→ Given instruction:
Write each line exactly as it stands, from the line containing "What is the length" through the end of the data.

→ Dataset items:

——

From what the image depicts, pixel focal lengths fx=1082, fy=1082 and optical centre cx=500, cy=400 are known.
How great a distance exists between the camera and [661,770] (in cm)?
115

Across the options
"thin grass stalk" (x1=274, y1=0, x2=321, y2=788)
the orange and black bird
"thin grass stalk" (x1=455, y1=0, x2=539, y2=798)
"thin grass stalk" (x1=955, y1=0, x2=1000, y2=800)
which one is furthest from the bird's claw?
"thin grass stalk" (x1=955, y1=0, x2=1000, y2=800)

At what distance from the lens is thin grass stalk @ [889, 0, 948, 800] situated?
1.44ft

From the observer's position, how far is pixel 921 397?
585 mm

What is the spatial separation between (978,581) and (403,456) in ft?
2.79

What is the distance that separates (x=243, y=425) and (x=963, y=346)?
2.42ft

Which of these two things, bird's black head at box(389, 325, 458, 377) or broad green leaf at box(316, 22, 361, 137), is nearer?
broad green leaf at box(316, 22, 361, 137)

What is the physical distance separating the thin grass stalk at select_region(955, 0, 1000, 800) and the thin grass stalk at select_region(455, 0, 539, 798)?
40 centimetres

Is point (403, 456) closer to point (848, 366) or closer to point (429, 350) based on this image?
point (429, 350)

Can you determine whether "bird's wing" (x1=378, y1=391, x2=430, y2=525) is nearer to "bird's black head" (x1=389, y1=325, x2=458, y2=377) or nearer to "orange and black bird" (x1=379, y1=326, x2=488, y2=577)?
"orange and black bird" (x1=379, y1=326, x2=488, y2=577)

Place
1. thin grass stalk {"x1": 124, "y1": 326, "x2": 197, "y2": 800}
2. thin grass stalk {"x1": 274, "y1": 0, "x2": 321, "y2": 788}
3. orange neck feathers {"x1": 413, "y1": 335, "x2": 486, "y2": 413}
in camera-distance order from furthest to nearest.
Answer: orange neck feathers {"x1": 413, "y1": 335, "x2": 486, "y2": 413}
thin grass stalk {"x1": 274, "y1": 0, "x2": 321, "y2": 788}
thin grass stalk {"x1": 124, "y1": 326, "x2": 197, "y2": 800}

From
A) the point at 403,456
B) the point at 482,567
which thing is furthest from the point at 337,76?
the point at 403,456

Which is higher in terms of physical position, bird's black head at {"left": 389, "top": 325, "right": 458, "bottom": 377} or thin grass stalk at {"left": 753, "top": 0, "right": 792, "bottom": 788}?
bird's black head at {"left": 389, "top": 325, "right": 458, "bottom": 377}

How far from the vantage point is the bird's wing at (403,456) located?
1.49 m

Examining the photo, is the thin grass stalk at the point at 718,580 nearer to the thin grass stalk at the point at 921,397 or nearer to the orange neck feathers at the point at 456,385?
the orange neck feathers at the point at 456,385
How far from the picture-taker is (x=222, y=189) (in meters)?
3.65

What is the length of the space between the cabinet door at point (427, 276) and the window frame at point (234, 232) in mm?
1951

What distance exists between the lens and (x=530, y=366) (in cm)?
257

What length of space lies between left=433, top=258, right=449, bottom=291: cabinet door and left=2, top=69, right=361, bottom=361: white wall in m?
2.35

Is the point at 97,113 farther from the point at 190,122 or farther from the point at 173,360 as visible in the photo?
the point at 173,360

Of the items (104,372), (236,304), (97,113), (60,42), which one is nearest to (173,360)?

——

→ Answer to this exercise:
What is the length of the space between the cabinet door at point (427, 276) and the window frame at point (234, 232) in mm?
1951

What distance exists between the lens and (x=530, y=366) (in cm)?
257

What length of space lies between left=433, top=258, right=449, bottom=291: cabinet door and left=2, top=69, right=361, bottom=361: white wall in m?
2.35

Is the point at 97,113 farther from the point at 190,122 or farther from the point at 173,360 as visible in the photo?
the point at 173,360

Of the items (104,372), (236,304), (97,113), (60,42), which one is nearest to (173,360)?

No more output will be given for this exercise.